▶ _What is asked_
Your task is to output all the records below, word for word.

[Extracted data entries]
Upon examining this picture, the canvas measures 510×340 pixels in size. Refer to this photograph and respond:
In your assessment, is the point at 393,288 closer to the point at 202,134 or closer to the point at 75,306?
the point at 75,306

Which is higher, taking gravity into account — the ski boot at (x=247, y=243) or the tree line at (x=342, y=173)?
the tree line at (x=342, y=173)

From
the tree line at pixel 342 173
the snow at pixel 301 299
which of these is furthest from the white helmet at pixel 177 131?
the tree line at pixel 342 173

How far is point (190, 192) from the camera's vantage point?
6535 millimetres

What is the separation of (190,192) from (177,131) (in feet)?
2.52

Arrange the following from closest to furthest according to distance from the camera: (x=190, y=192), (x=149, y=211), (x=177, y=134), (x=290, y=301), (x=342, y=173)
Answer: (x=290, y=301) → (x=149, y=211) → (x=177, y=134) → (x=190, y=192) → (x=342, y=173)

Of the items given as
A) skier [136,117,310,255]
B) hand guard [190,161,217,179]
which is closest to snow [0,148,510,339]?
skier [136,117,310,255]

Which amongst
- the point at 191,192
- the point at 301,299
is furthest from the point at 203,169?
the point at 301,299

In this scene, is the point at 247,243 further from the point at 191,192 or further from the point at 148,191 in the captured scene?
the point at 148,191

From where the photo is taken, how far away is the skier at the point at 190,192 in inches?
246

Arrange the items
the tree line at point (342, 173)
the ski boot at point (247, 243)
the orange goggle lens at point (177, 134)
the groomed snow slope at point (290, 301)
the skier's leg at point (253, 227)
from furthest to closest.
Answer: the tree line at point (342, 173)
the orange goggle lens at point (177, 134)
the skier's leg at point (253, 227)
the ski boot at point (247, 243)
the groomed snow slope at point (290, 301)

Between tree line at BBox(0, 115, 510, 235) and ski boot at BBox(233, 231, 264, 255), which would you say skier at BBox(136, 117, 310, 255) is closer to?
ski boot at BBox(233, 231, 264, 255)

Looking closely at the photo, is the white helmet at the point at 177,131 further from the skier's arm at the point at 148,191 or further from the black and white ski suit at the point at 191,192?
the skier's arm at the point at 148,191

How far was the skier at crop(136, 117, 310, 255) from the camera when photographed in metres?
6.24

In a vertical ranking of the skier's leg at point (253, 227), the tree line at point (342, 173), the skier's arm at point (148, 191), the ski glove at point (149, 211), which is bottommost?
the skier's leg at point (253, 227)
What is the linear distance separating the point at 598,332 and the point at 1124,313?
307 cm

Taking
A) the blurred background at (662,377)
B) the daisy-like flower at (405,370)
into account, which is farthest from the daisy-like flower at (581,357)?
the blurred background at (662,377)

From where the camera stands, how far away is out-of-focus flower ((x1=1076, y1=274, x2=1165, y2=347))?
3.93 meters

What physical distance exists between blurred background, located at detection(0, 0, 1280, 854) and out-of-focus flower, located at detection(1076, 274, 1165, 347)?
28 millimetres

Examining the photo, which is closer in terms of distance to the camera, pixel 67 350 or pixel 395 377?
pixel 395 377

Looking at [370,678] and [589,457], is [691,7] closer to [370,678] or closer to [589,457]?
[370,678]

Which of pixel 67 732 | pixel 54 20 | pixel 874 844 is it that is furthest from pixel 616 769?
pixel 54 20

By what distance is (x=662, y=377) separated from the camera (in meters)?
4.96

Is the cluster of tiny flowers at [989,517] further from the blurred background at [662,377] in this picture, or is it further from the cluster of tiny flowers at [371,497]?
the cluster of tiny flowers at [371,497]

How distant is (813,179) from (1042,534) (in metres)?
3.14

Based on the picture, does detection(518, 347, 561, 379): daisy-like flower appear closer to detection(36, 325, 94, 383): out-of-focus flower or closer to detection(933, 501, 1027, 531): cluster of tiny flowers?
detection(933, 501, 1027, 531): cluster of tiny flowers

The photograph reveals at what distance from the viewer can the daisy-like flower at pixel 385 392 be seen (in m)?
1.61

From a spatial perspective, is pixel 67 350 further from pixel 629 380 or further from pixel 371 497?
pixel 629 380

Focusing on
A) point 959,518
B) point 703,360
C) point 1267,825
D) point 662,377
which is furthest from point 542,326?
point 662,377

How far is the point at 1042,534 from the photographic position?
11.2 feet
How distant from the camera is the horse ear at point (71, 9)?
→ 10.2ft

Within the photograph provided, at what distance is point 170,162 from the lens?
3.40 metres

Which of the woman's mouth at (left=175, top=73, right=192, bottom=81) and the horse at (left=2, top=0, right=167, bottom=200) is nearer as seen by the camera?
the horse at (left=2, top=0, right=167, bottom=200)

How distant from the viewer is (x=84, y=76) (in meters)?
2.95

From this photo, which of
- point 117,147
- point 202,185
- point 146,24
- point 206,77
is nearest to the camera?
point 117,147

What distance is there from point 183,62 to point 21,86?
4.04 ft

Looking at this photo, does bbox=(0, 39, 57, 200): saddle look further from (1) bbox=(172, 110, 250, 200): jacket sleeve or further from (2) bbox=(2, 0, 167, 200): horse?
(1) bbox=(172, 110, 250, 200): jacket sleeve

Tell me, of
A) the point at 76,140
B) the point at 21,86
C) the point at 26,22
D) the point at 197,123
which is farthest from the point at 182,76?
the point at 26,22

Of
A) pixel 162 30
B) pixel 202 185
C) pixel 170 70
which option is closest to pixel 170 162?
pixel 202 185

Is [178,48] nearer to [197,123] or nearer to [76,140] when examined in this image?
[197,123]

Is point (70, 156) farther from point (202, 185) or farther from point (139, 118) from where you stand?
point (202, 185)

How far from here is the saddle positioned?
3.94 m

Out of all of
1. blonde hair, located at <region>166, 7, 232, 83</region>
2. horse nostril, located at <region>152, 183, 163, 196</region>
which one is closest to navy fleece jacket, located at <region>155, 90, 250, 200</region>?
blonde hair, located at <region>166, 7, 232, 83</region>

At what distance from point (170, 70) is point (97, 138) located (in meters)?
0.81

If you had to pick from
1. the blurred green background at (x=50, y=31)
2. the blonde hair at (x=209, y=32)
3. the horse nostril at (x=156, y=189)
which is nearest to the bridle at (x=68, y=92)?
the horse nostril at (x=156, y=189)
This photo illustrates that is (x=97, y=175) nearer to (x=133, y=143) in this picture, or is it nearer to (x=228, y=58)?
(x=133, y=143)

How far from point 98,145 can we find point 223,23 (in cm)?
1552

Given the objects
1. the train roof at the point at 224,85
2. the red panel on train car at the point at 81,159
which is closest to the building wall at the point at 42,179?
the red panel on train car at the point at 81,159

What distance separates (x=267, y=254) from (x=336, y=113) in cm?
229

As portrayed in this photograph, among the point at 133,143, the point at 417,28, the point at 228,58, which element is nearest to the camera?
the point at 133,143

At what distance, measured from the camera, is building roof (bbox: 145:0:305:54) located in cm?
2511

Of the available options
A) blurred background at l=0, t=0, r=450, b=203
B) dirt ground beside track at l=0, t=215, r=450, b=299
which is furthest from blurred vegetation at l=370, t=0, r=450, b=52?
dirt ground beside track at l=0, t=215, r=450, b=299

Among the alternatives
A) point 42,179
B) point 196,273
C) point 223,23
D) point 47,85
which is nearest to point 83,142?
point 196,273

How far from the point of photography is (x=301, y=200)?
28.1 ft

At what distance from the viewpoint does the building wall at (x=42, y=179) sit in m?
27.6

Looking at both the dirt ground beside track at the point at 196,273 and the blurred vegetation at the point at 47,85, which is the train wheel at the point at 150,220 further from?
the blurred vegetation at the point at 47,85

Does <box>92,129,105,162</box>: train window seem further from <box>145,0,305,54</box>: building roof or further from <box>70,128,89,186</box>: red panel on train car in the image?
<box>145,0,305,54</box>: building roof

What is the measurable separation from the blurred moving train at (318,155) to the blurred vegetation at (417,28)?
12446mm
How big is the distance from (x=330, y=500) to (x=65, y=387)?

▶ _Answer to the problem_
Upon examining this picture, the canvas measures 510×340 pixels in size. Refer to this photograph and respond:
In your assessment, is the point at 393,288 closer to the point at 202,134 or closer to the point at 75,306?
the point at 75,306

Which is higher, taking gravity into account — the ski boot at (x=247, y=243) or the tree line at (x=342, y=173)?
the tree line at (x=342, y=173)

From
the tree line at pixel 342 173
the snow at pixel 301 299
which of these is furthest from the white helmet at pixel 177 131?
the tree line at pixel 342 173

How far is point (190, 192) from the camera's vantage point?
6535 millimetres

What is the separation of (190,192) from (177,131) (in feet)?
2.52

Arrange the following from closest to furthest according to distance from the camera: (x=190, y=192), (x=149, y=211), (x=177, y=134), (x=290, y=301), (x=342, y=173)
Answer: (x=290, y=301) → (x=149, y=211) → (x=177, y=134) → (x=190, y=192) → (x=342, y=173)

Of the items given as
A) skier [136,117,310,255]
B) hand guard [190,161,217,179]
which is closest to snow [0,148,510,339]?
skier [136,117,310,255]

Which amongst
- the point at 191,192
- the point at 301,299
is furthest from the point at 203,169?
the point at 301,299

In this scene, is the point at 247,243 further from the point at 191,192 or further from the point at 148,191 in the captured scene?
the point at 148,191

From where the photo is taken, how far away is the skier at the point at 190,192 in inches?
246

Arrange the items
the tree line at point (342, 173)
the ski boot at point (247, 243)
the orange goggle lens at point (177, 134)
the groomed snow slope at point (290, 301)
the skier's leg at point (253, 227)
from furthest to closest.
Answer: the tree line at point (342, 173)
the orange goggle lens at point (177, 134)
the skier's leg at point (253, 227)
the ski boot at point (247, 243)
the groomed snow slope at point (290, 301)

Between tree line at BBox(0, 115, 510, 235) and ski boot at BBox(233, 231, 264, 255), which would you say skier at BBox(136, 117, 310, 255) is closer to?
ski boot at BBox(233, 231, 264, 255)

Looking closely at the photo, is the white helmet at the point at 177,131 further from the skier's arm at the point at 148,191 or further from the black and white ski suit at the point at 191,192?
the skier's arm at the point at 148,191

How far was the skier at crop(136, 117, 310, 255) from the camera when photographed in metres?
6.24

In a vertical ranking of the skier's leg at point (253, 227), the tree line at point (342, 173), the skier's arm at point (148, 191), the ski glove at point (149, 211), which is bottommost?
the skier's leg at point (253, 227)
What is the linear distance separating the point at 598,332 and the point at 1124,313?
307 cm

Taking
A) the blurred background at (662,377)
B) the daisy-like flower at (405,370)
into account, which is farthest from the daisy-like flower at (581,357)?
the blurred background at (662,377)

From where the camera stands, how far away is out-of-focus flower ((x1=1076, y1=274, x2=1165, y2=347))?
3.93 meters

What physical distance exists between blurred background, located at detection(0, 0, 1280, 854) and out-of-focus flower, located at detection(1076, 274, 1165, 347)?
28 millimetres

Examining the photo, which is closer in terms of distance to the camera, pixel 67 350 or pixel 395 377?
pixel 395 377

Looking at [370,678] and [589,457], is [691,7] closer to [370,678] or closer to [589,457]?
[370,678]

Which of pixel 67 732 | pixel 54 20 | pixel 874 844 is it that is furthest from pixel 616 769?
pixel 54 20

By what distance is (x=662, y=377) separated from the camera (in meters)?
4.96

Is the cluster of tiny flowers at [989,517] further from the blurred background at [662,377] in this picture, or is it further from the cluster of tiny flowers at [371,497]?
the cluster of tiny flowers at [371,497]

How distant is (813,179) from (1042,534) (in metres)?
3.14

Based on the picture, does detection(518, 347, 561, 379): daisy-like flower appear closer to detection(36, 325, 94, 383): out-of-focus flower or closer to detection(933, 501, 1027, 531): cluster of tiny flowers?
detection(933, 501, 1027, 531): cluster of tiny flowers

The photograph reveals at what distance from the viewer can the daisy-like flower at pixel 385 392 be seen (in m)?
1.61

From a spatial perspective, is pixel 67 350 further from pixel 629 380 or further from pixel 371 497?
pixel 629 380

Focusing on
A) point 959,518
B) point 703,360
C) point 1267,825
D) point 662,377
which is furthest from point 542,326?
point 662,377

How far is the point at 1042,534 from the photographic position?
11.2 feet
How distant from the camera is the horse ear at point (71, 9)?
→ 10.2ft

Within the photograph provided, at what distance is point 170,162 from the lens?
3.40 metres

Which of the woman's mouth at (left=175, top=73, right=192, bottom=81) and the horse at (left=2, top=0, right=167, bottom=200) is nearer as seen by the camera?
the horse at (left=2, top=0, right=167, bottom=200)

How distant from the viewer is (x=84, y=76) (in meters)?
2.95

From this photo, which of
- point 117,147
- point 202,185
- point 146,24
- point 206,77
is nearest to the camera?
point 117,147

What distance is there from point 183,62 to point 21,86?
4.04 ft

Looking at this photo, does bbox=(0, 39, 57, 200): saddle look further from (1) bbox=(172, 110, 250, 200): jacket sleeve or further from (2) bbox=(2, 0, 167, 200): horse?
(1) bbox=(172, 110, 250, 200): jacket sleeve

Tell me, of
A) the point at 76,140
B) the point at 21,86
C) the point at 26,22
D) the point at 197,123
which is farthest from the point at 182,76?
the point at 26,22

Of
A) pixel 162 30
B) pixel 202 185
C) pixel 170 70
which option is closest to pixel 170 162?
pixel 202 185

Is [178,48] nearer to [197,123] or nearer to [76,140] when examined in this image?
[197,123]

Is point (70, 156) farther from point (202, 185) or farther from point (139, 118) from where you stand?
point (202, 185)

How far from here is the saddle positioned?
3.94 m

Out of all of
1. blonde hair, located at <region>166, 7, 232, 83</region>
2. horse nostril, located at <region>152, 183, 163, 196</region>
which one is closest to navy fleece jacket, located at <region>155, 90, 250, 200</region>?
blonde hair, located at <region>166, 7, 232, 83</region>

At what distance from point (170, 70) is point (97, 138) located (in meters)?
0.81

If you had to pick from
1. the blurred green background at (x=50, y=31)
2. the blonde hair at (x=209, y=32)
3. the horse nostril at (x=156, y=189)
which is nearest to the bridle at (x=68, y=92)?
the horse nostril at (x=156, y=189)
This photo illustrates that is (x=97, y=175) nearer to (x=133, y=143) in this picture, or is it nearer to (x=228, y=58)?
(x=133, y=143)

How far from point 98,145 can we find point 223,23 (in cm)?
1552

Given the objects
1. the train roof at the point at 224,85
2. the red panel on train car at the point at 81,159
which is closest to the building wall at the point at 42,179?
the red panel on train car at the point at 81,159

What distance separates (x=267, y=254) from (x=336, y=113) in cm?
229

As portrayed in this photograph, among the point at 133,143, the point at 417,28, the point at 228,58, which element is nearest to the camera?
the point at 133,143

At what distance, measured from the camera, is building roof (bbox: 145:0:305:54) located in cm?
2511

Of the available options
A) blurred background at l=0, t=0, r=450, b=203
B) dirt ground beside track at l=0, t=215, r=450, b=299
which is furthest from blurred vegetation at l=370, t=0, r=450, b=52?
dirt ground beside track at l=0, t=215, r=450, b=299

Among the alternatives
A) point 42,179
B) point 196,273
C) point 223,23
D) point 47,85
which is nearest to point 83,142?
point 196,273

How far from the point of photography is (x=301, y=200)?
28.1 ft

At what distance from the viewpoint does the building wall at (x=42, y=179) sit in m?
27.6

Looking at both the dirt ground beside track at the point at 196,273 and the blurred vegetation at the point at 47,85, which is the train wheel at the point at 150,220 further from?
the blurred vegetation at the point at 47,85

Does <box>92,129,105,162</box>: train window seem further from <box>145,0,305,54</box>: building roof or further from <box>70,128,89,186</box>: red panel on train car in the image?
<box>145,0,305,54</box>: building roof

What is the measurable separation from the blurred moving train at (318,155) to the blurred vegetation at (417,28)?
12446mm
How big is the distance from (x=330, y=500) to (x=65, y=387)?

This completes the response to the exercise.